Cambridge vote to kill transport link

This is really bad news, but was always likely to happen. Cambridgeshire County Council have voted to back the "guided busway" which will be built by ripping up the railway track between Cambridge and St Ives. If I were cynical, I'd point out that the rail group CAST.IRON were refused access to work on the line last month and only told the afternoon before the planned start. The problems with the busway are many: there's no way to ensure services even use it and this is the "longest in Europe" because the whole thing can be blocked by one bus (you can't shunt a dead bus out of the way). If you're in Cambridgeshire, support castiron.org.uk and the Hunts Post "Boot out the bus" campaign. Remember to vote supporters out at next elections. Cambs County were so proud that they put out this press release:

More info...

# | 2004-02-17 14:26:50

Sheep and blobs

Worked on some drscheme and wily debian bugs. Worked on some koha bugs. Made some koha web pages, but I'm sure I can do them better. Didn't manage to print GNUstep leaflet in time for the cheapest printers. Will take them to one tomorrow. Up late getting FLOSSIE presentation into shape. SCSI still doesn't work. It's a usb-storage device, which is probably relevant. I'll try it on another machine RSN.

# | 2004-02-17 02:58:57

Still No SCSI

The SCSI still doesn't work, but now I have an error message to work with: SCSI error <1 0 0 0> return code 0x70000 \n end_request: I/O error, dev sda sector 960 \n Buffer I/O error on device sda1, logical block 865 \n lost page write due to I/O error on sda1. Then it repeats, very slowly, with sector and block increasing by one each time. If you've fixed this before, drop me an email. I'll look elsewhere.

# | 2004-02-16 08:47:06

More fun with wireless

Tried to do a bit more to tie down the wireless networking here, rather than it being totally open (and powered down when not in use). Found an about.com guide, but I'd already done all of that and more, apart from the encryption.

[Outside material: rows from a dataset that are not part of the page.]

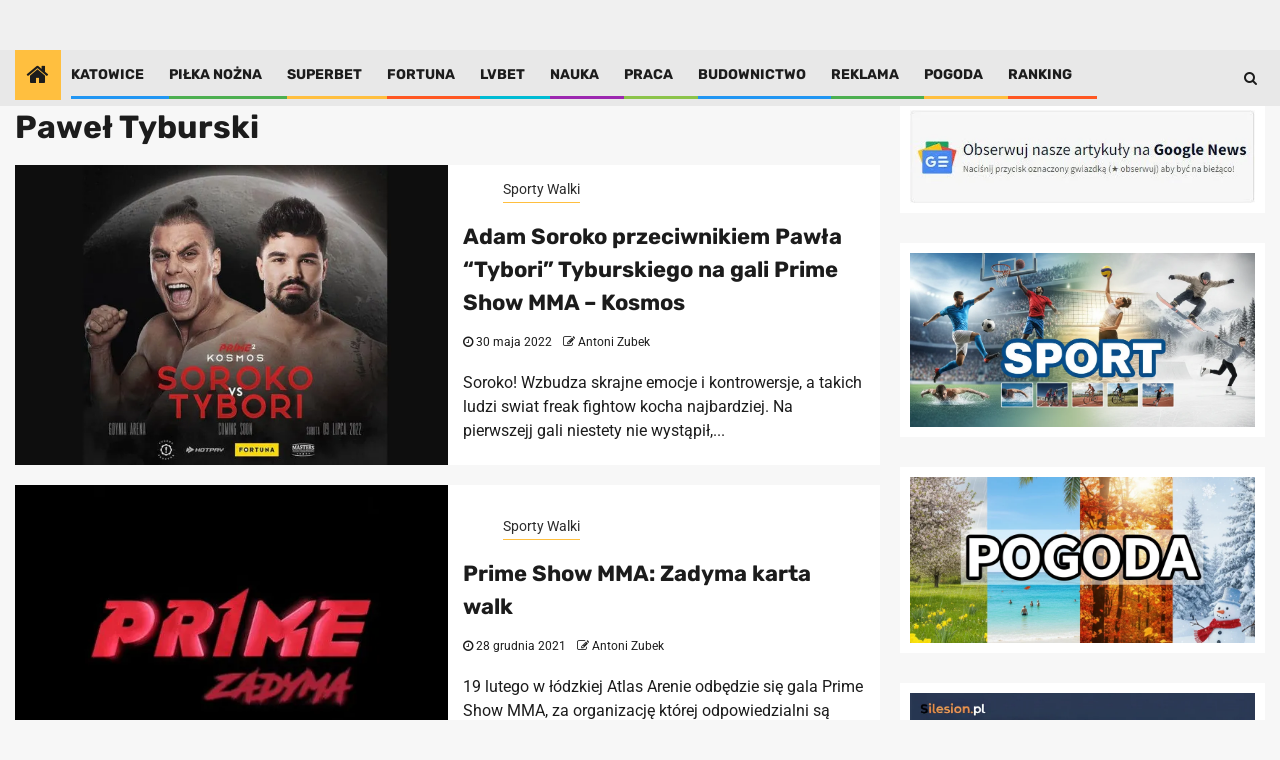

--- FILE ---
content_type: application/javascript
request_url: https://silesion.pl/wp-content/cache/autoptimize/js/autoptimize_single_64984e0819f5d2f33b3641d64ca83628.js
body_size: 2820
content:
(function($){"use strict";var n=window.AFTHRAMPES_JS||{};var fScrollPos=0;var loadType,loadButtonContainer,loadBtn,loader,pageNo,loading,morePost,scrollHandling;n.dataBackground=function(){$('.read-bg-img').each(function(){var src=$(this).find('img').attr('src');if(src){$(this).css('background-image','url('+src+')').find('img').hide();}});},n.setLoadPostDefaults=function(){if($('.newsphere-load-more-posts').length>0){loadButtonContainer=$('.newsphere-load-more-posts');loadBtn=$('.newsphere-load-more-posts .load-btn');loader=$('.newsphere-load-more-posts .ajax-loader');loadType=loadButtonContainer.attr('data-load-type');pageNo=2;loading=false;morePost=true;scrollHandling={allow:true,reallow:function(){scrollHandling.allow=true;},delay:400};}},n.getPostsOnScroll=function(){if($('.newsphere-load-more-posts').length>0&&'scroll'===loadType){var container=$('.newsphere-load-more-posts').closest('#primary');var fCurScrollPos=$(window).scrollTop();if(fCurScrollPos>fScrollPos){if(!loading&&scrollHandling.allow&&morePost){scrollHandling.allow=false;setTimeout(scrollHandling.reallow,scrollHandling.delay);var offset=$(loadButtonContainer).offset().top-$(window).scrollTop();if(2000>offset){loading=true;n.renderPostsAjax();}}}
fScrollPos=fCurScrollPos;}},n.getPostsOnClick=function(){if($('.newsphere-load-more-posts').length>0&&'click'===loadType){$('.newsphere-load-more-posts a').on('click',function(e){e.preventDefault();var container=$(this).closest('#primary');n.renderPostsAjax();});}},n.renderPostsAjax=function(){$.ajax({type:'GET',url:AFurl.ajaxurl,data:{action:'newsphere_load_more',nonce:AFurl.nonce,page:pageNo,post_type:AFurl.post_type,search:AFurl.search,cat:AFurl.cat,taxonomy:AFurl.taxonomy,author:AFurl.author,year:AFurl.year,month:AFurl.month,day:AFurl.day},dataType:'json',beforeSend:function(){loadBtn.hide();loader.addClass('ajax-loader-enabled');},success:function(res){if(res.success){var $content_join=res.data.content.join('');var $content=$($content_join);$content.hide();if($('.aft-masonry-archive-posts').length>0){var $grid=$('.aft-masonry-archive-posts');$grid.append($content);$grid.imagesLoaded(function(){$content.fadeIn();$grid.masonry('appended',$content);loader.removeClass('ajax-loader-enabled');});}else{$('.aft-archive-wrapper').append($content);$content.fadeIn();loader.removeClass('ajax-loader-enabled');if($content_join.indexOf("read-bg-img")>=0){n.dataBackground();}
$content.fadeIn();loader.removeClass('ajax-loader-enabled');}
pageNo++;loading=false;if(res.data.more_post){morePost=true;loadBtn.fadeIn();}else{morePost=false;}
loader.removeClass('ajax-loader-enabled');}else{loader.removeClass('ajax-loader-enabled');}}});},$(document).ready(function(){n.setLoadPostDefaults();n.getPostsOnClick();});$(window).on('scroll',function(){n.getPostsOnScroll();});})(jQuery);

--- FILE ---
content_type: application/javascript
request_url: https://silesion.pl/wp-content/cache/autoptimize/js/autoptimize_single_81763501ebfc5b53017f1809306ca2d6.js
body_size: 424
content:
jQuery(document).ready(function($){window.onscroll=function(){myFunction()};var header=document.getElementById("main-navigation-bar");var sticky=header.offsetTop;function myFunction(){if(window.pageYOffset>sticky){header.classList.add("aft-sticky-navigation");}else{header.classList.remove("aft-sticky-navigation");}}});jQuery(document).ready(function($){var didScroll;var lastScrollTop=0;var delta=5;var navbarHeight=$('#main-navigation-bar').outerHeight();$(window).scroll(function(event){didScroll=true;});setInterval(function(){if(didScroll){hasScrolled();didScroll=false;}},250);function hasScrolled(){var st=$(this).scrollTop();if(Math.abs(lastScrollTop-st)<=delta)
return;if(st>lastScrollTop&&st>navbarHeight){$('#main-navigation-bar').removeClass('nav-down').addClass('nav-up');}else{if(st+$(window).height()<$(document).height()){$('#main-navigation-bar').removeClass('nav-up').addClass('nav-down');}}
lastScrollTop=st;}});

Not used the encryption because the card driver seems screwed. iwconfig key just generates error messages about not being supported. I think I'm going to have to look into this and fix the driver, do something else or get a new card. I really don't like this card. It was overpriced IMO and the drivers are crap, but I let myself be talked into it because it's a 11g of the same make as the base station.

Now to try fixing the SCSI. I hope I have more luck there.